Indeed. As described multiple times previously, the process is:
Use the Download Manager to import a site
Open one of the imported items
Click a link, and have DT open the imported document that corresponds to that link, rather than requesting it from the web server.
Does it work when you click a link on one of the pages? That’s the question of this thread. The individual pages all work fine. It’s when clicking on a link from one page to another that DEVONthink does not load the imported document.
Interesting observation, and one that I found plausible. However, I removed the pat.local entry from /etc/hosts and restarted the machine, and DT still tries to connect to pat.local (which now just times out because the domain doesn’t exist).
I will try it with an external site at some point though, to see if it behaves differently. fwiw, @BLUEFROG confirmed that he saw the same issue that I reported.
Ok, I read, and reread this entire thread. The solution seems to be pat.chicken
Seriously, I want to do the same as padillac wanted to do,
Import a website
Navigate it in DT3 offline (either with no network connection, or with the website down)

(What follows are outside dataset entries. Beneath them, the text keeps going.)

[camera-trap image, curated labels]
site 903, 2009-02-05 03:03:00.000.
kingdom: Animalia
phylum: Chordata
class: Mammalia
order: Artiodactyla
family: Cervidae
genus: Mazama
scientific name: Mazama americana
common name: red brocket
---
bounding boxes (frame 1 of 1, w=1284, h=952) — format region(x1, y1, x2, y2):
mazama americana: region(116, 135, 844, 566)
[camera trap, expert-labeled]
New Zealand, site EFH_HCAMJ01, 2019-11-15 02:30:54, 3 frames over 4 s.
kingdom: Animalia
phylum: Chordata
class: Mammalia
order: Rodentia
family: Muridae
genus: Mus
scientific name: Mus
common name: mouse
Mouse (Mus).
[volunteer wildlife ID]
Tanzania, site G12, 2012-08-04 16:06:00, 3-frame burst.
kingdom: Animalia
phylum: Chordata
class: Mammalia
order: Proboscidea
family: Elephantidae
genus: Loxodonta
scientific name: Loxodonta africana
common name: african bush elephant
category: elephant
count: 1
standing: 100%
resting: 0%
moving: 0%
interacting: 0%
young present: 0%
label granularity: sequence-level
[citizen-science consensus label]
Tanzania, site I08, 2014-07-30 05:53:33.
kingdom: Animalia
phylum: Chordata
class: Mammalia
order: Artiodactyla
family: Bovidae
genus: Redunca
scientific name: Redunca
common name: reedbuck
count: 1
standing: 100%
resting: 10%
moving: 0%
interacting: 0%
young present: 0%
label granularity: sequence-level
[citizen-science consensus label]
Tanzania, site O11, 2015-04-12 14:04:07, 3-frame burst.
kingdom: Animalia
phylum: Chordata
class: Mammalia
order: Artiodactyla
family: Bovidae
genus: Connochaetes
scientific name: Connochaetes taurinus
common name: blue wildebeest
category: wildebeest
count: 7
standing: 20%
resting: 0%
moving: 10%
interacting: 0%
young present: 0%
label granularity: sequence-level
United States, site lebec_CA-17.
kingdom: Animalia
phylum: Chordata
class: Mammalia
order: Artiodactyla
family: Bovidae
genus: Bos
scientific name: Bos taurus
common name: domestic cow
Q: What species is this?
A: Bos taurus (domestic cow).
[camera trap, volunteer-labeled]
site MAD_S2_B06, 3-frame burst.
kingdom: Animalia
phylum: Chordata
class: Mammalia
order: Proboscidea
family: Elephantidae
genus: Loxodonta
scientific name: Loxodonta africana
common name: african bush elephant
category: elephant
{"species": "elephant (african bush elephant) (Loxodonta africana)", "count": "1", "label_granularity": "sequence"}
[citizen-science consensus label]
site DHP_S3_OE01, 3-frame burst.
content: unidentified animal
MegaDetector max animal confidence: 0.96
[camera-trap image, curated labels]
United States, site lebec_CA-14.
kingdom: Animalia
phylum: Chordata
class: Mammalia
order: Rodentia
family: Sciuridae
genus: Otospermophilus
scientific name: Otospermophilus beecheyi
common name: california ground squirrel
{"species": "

I imported a website, subdirectory (complete), Files [all options selected], follow links in subdirectories
When I selected the main page [html], and turned off wifi,I had the same issue, with the page showing “The internet connection appears to be offline”
I am using DevonThink 3, on my iMac. I do not know what he meant by changing from pat.local to pat.chicken - and I do not think that applies for me, though it could
If (and that is actually a very small if) the website uses JavaScript to load parts of the page, this behaviour is expected and completely normal. One of the consequences of Web 2.0, I’d say.
@pete31 shared an example of the Apple develper documentation recently. It consists of just a bare HTML scaffolding, and every single part is filled in at “run time” (aka when the page is opened) by JavaScript: the documentation is retrieved from a server, which obviously will not work when your machine is offline.
So “importing a website for offine use” will probably not do what one would naively expect in many cases nowadays.